Exercise requirements —
From the line with "Shanghai China Skyline Magnets" to the line with "Black Low Chelsea", retype each line exactly as it stands in the records below, but skip the pictures.

**** Dataset entries

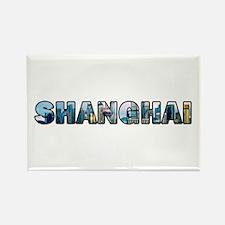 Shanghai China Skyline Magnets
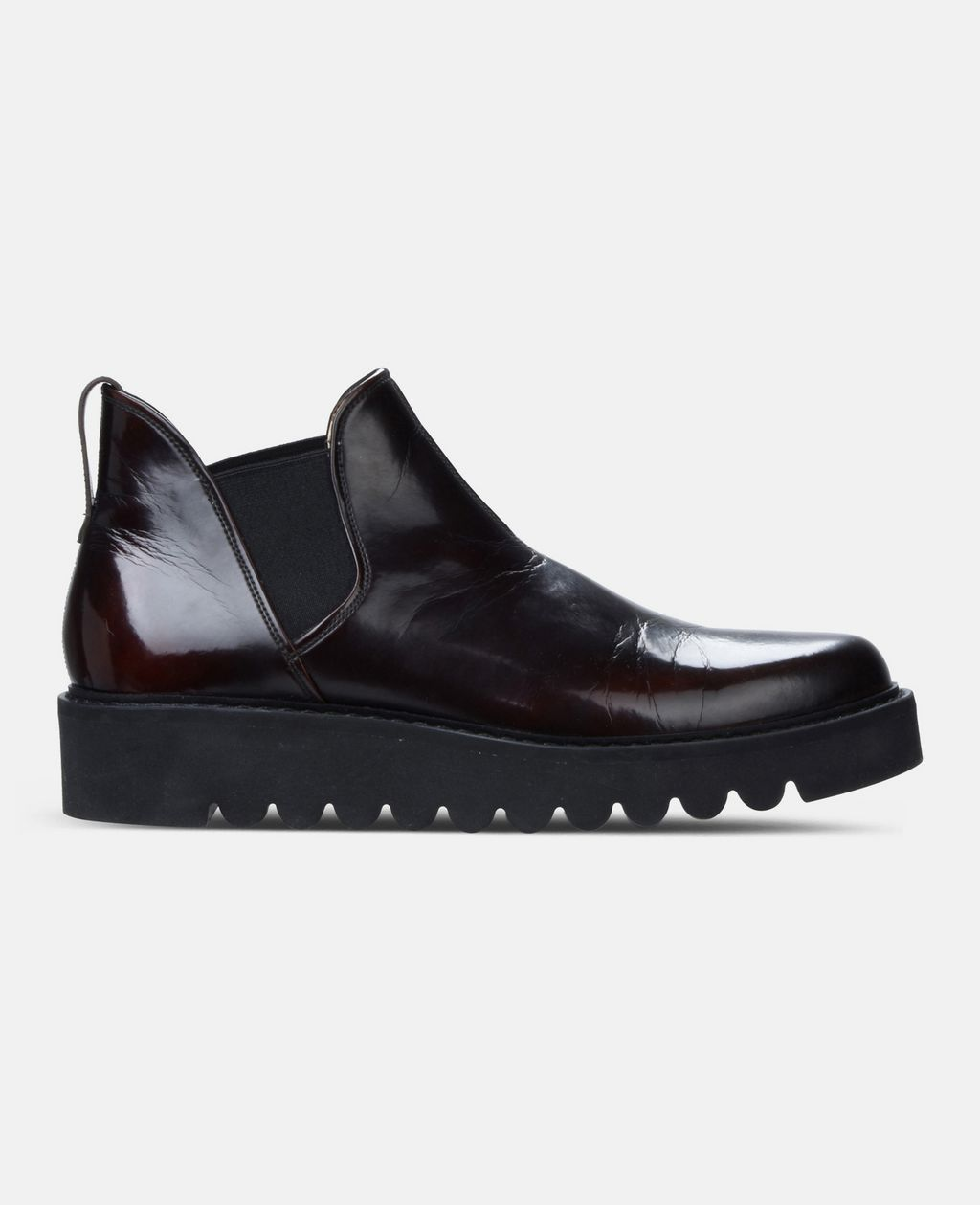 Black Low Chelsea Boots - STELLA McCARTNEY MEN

********
**** Dataset entries

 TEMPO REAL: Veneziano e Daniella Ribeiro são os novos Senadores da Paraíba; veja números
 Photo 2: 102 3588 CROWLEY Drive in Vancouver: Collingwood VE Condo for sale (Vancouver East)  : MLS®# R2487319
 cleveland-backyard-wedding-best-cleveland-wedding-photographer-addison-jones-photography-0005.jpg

********

Expected output —
 Shanghai China Skyline Magnets
 Black Low Chelsea Boots - STELLA McCARTNEY MEN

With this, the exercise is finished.